▶ _Supplied material_

• • •

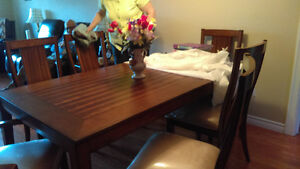 Just like new, dining room table set.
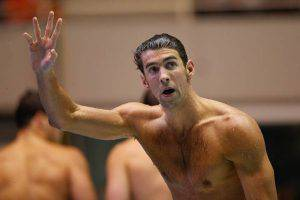FEDERAL WAY, WA - DECEMBER 04: Michael Phelps waves to the crowd after winning the 100 Meter Butterfly during the finals of the AT&T Winter National Championships at the Weyerhaeuser King County Aquatic Center on December 4, 2015 in Federal Way, Washington. (Photo by Otto Greule Jr/Getty Images)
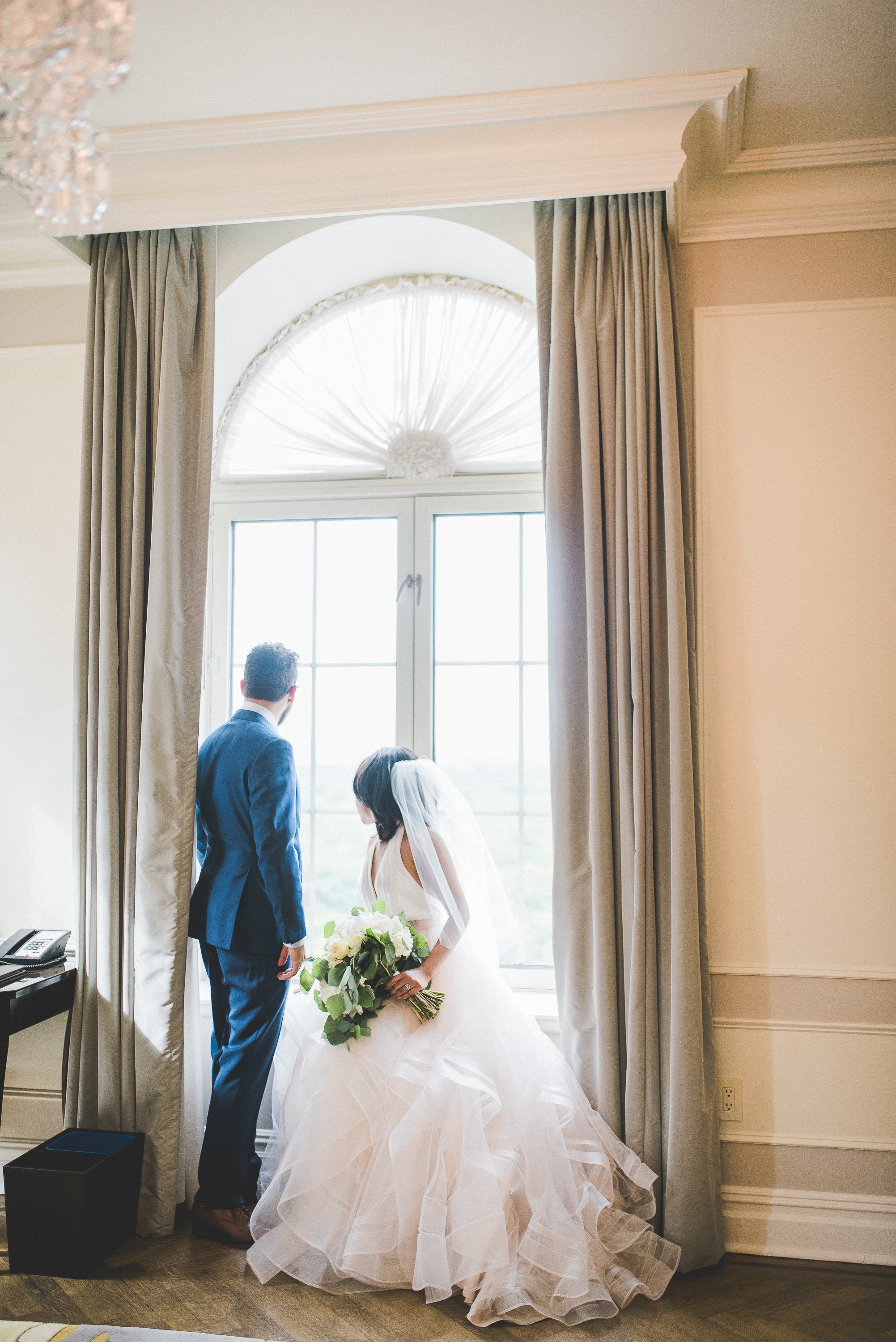 Bride and groom in Plaza Hotel Suite looking out Picture Window NYC wedding inspiration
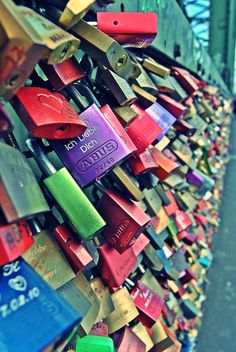 Love locks ~in  Paris.  Twisting Colorful padlocks hanging on bridge from the colorful mountains.
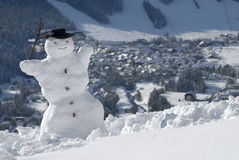 Snowman visiting mountains Royalty Free Stock Image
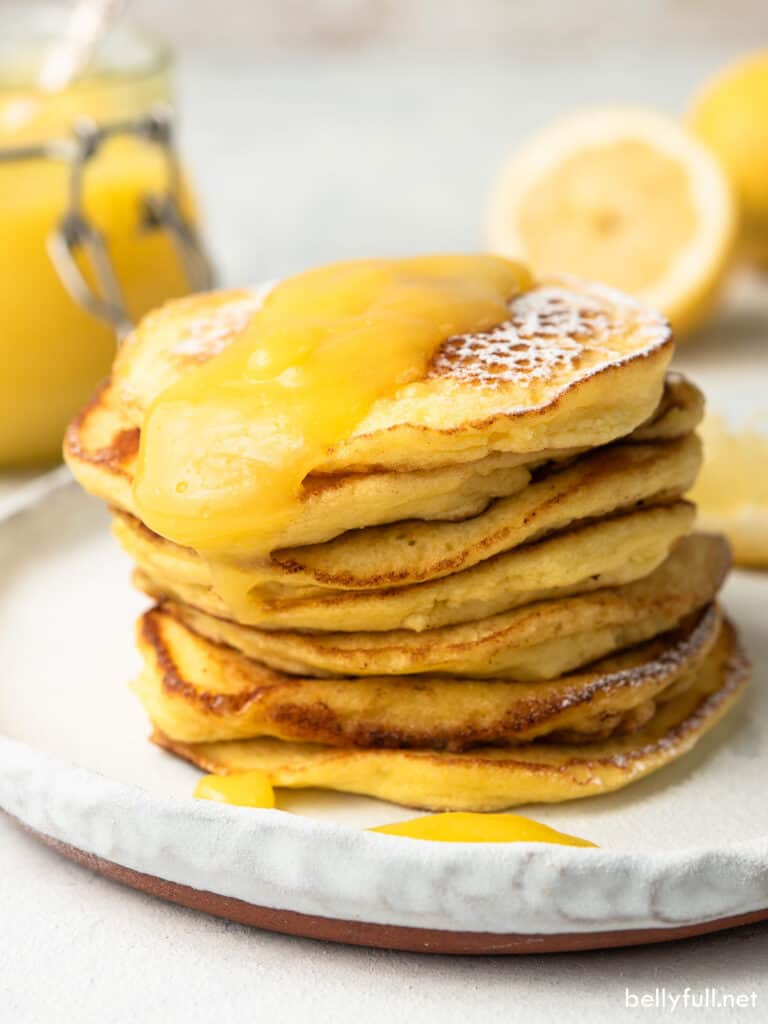 tall stack of lemon ricotta pancakes with lemon curd on top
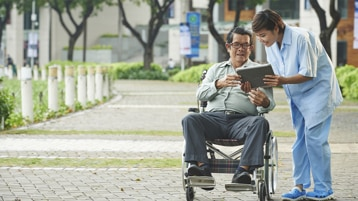 A man in a wheelchair and a woman standing next to him both looking at a tablet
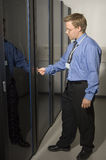 Man showing server room. Man showing internet company server room Royalty Free Stock Photos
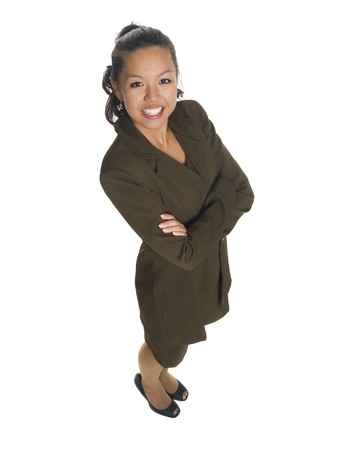 Isolated high angle studio shot of a businesswoman smiling at the camera with her arms crossed. Stock Photo - 8081203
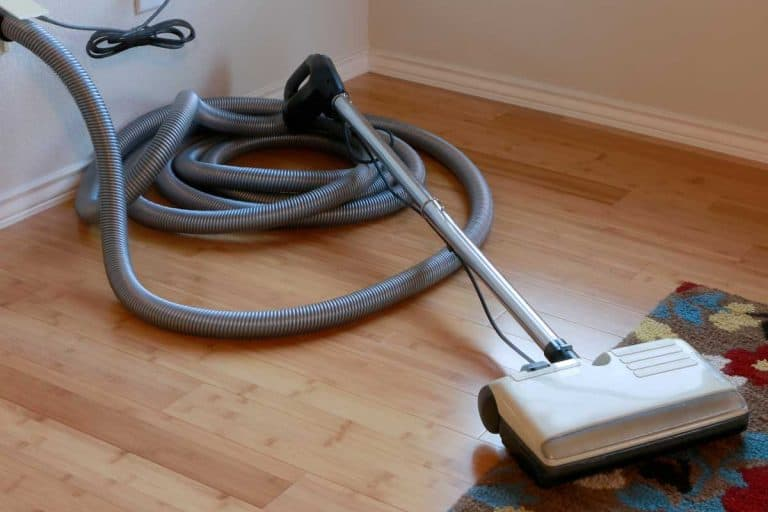 Bamboo hardwood floor and wool rug with a central vacuum cleaner attached to the wall, How To Unclog And Clean A Central Vacuum System [A Complete Guide]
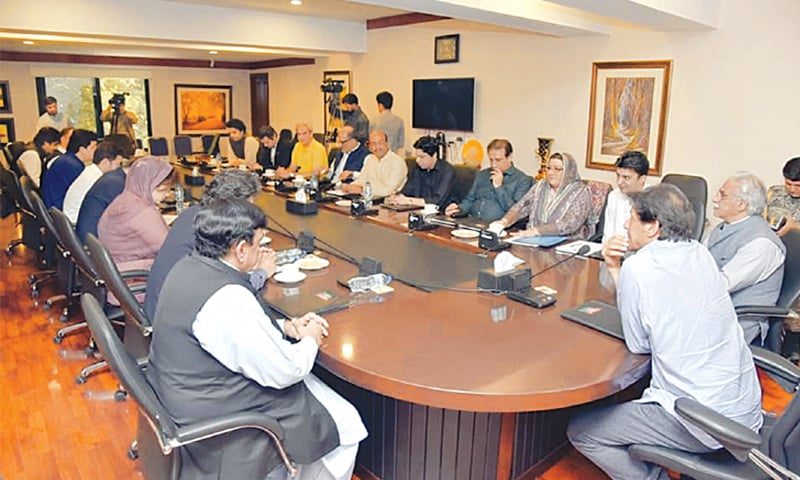 PRIME Minister Imran Khan presiding over a meeting of the senior members of the Pakistan Tehreek-i-Insaf, coalition partners and newcomers in his government team at his Banigala residence on Saturday.—Dawn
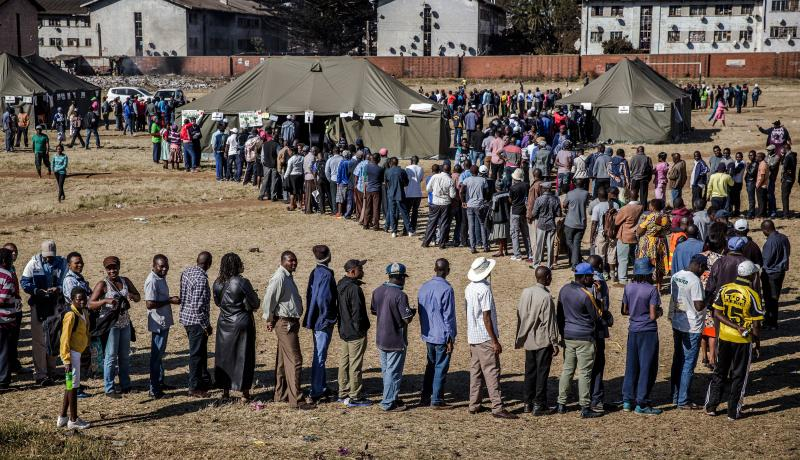 People queue in order to cast their ballot outside a polling station located in the suburb of Mbare in Zimbabwe's capital Harare, on 30 July 2018. Photo: Luis Tato/AFP/Getty Images.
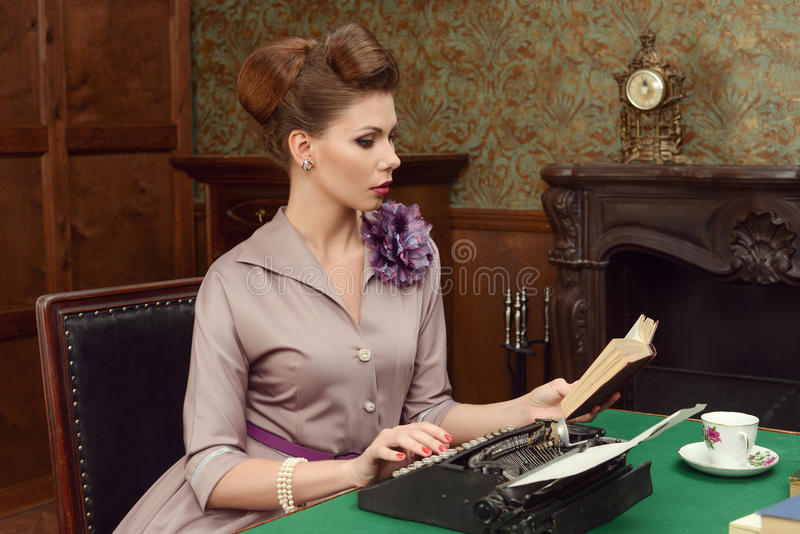 Pin Up beautiful young woman reading a book and prints on an old typewriter in vintage interior. Pin-up beautiful young woman 50s American style in vintage stock photos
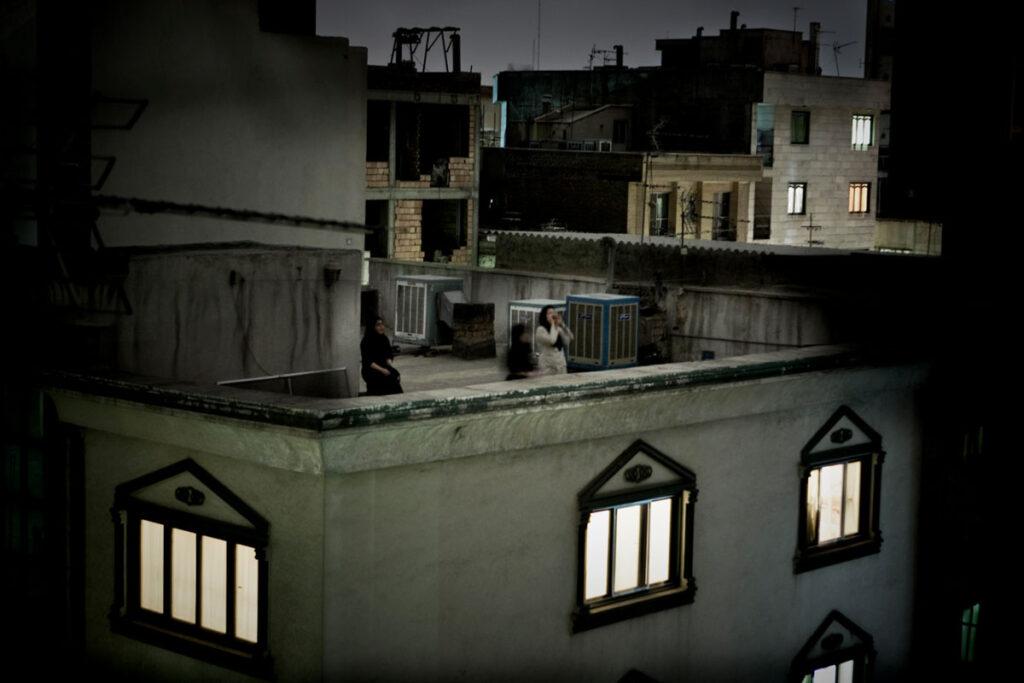 Fotografia de três mulheres a gritarem no topo de um telhado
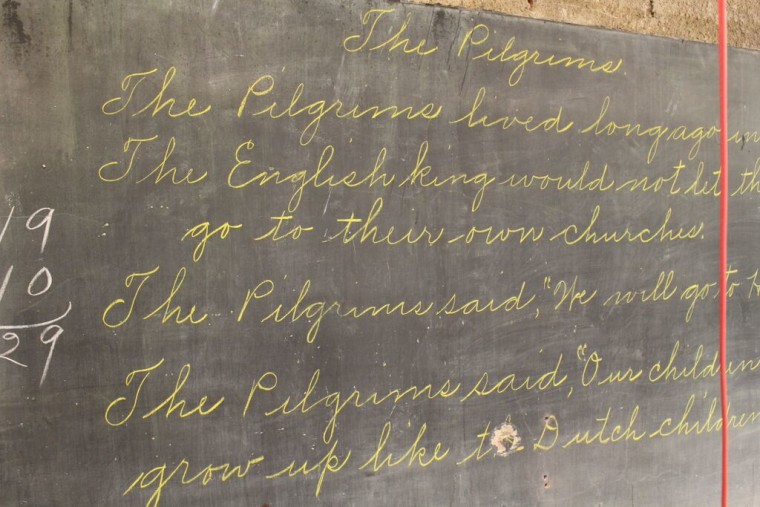 One chalkboard featured a teacher's beautiful cursive writing.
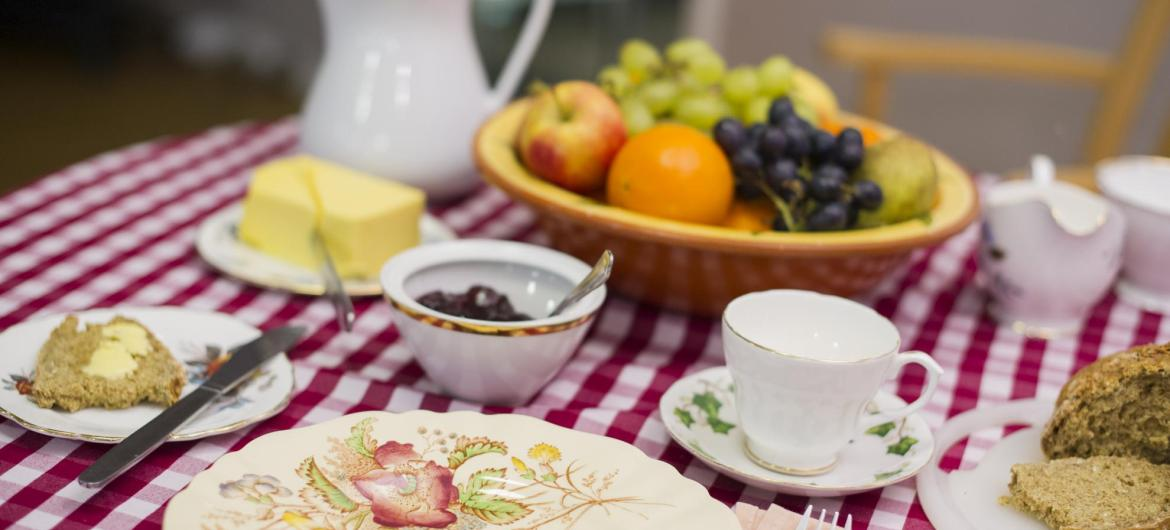 A table set for breakfast with fruit, toast and butter.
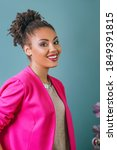 Small photo of portrait of beautiful attractive cheerful smiling young woman (mixed rase) in pink blazer. Love, support, togetherness, care, diversity concept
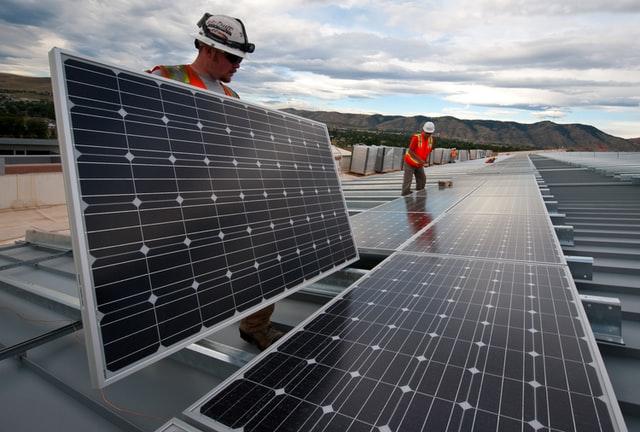 Men putting solar panels for renewable Australian solar shade.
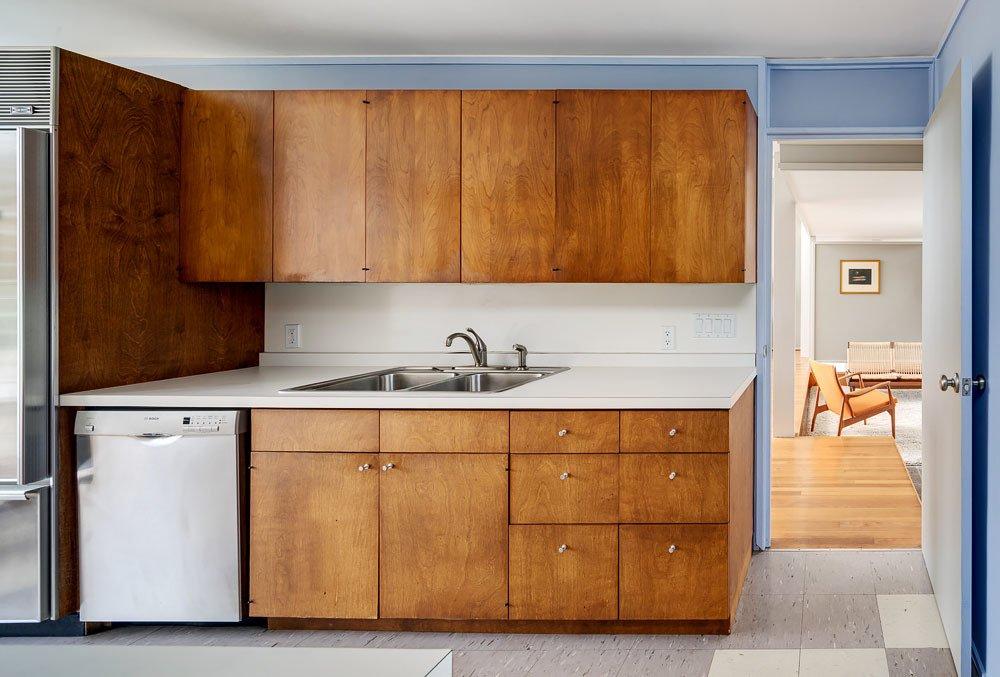 Kitchen, Laminate Counter, Recessed Lighting, Drop In Sink, Wine Cooler, Dishwasher, Linoleum Floor, and Wood Cabinet Umbrella House, kitchen  Umbrella House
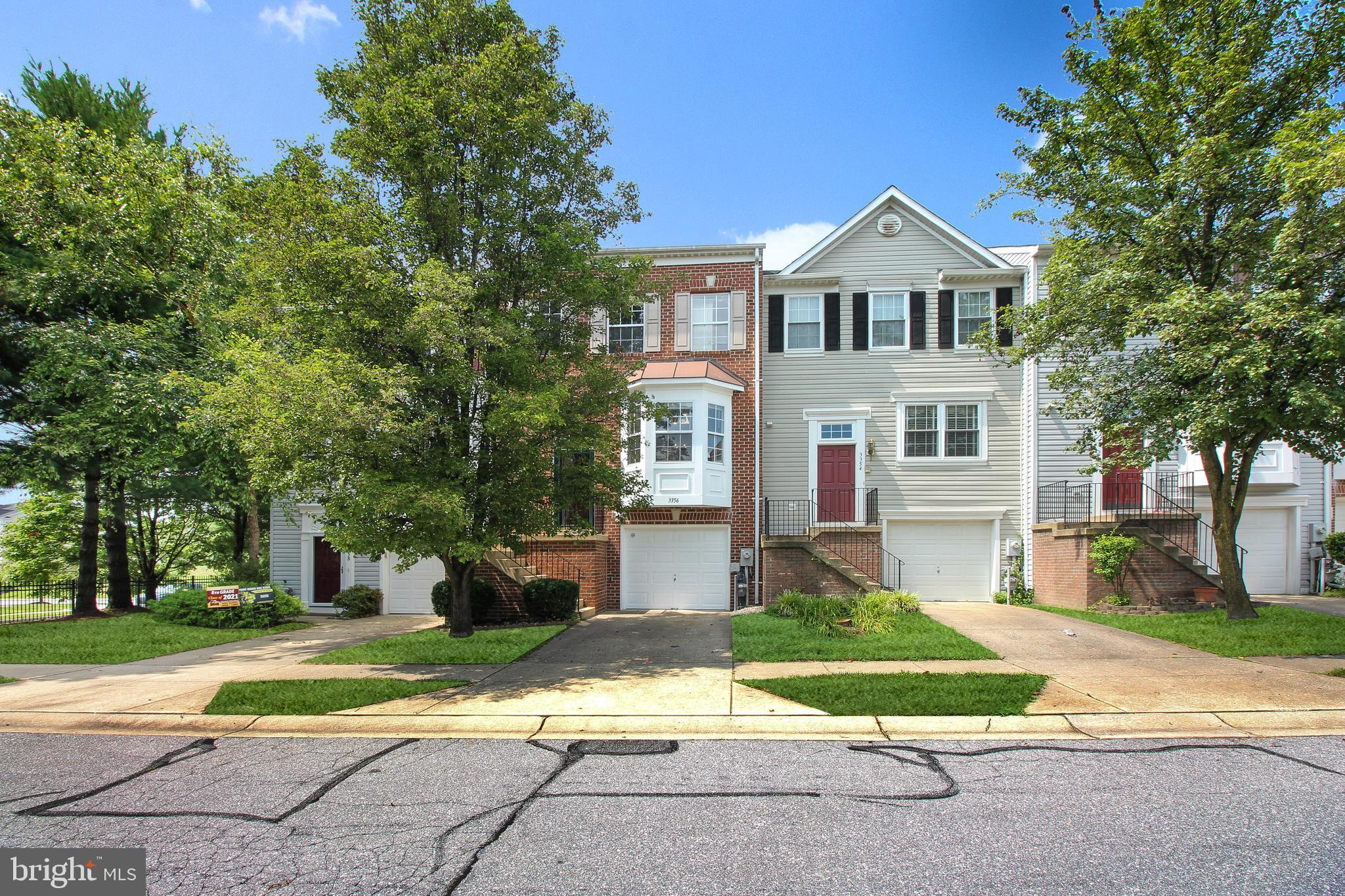 Magnificent 3 finished level townhome with tons of updated with a garage in Howard's Ridge. Brick fr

• • •

▶ _The task_
Restate the lines above from the one containing "A table set" through the one containing "Men putting solar", inclusive, exactly and without pictures.

▶ _Response to the task_
 A table set for breakfast with fruit, toast and butter.
 Small photo of portrait of beautiful attractive cheerful smiling young woman (mixed rase) in pink blazer. Love, support, togetherness, care, diversity concept
 Men putting solar panels for renewable Australian solar shade.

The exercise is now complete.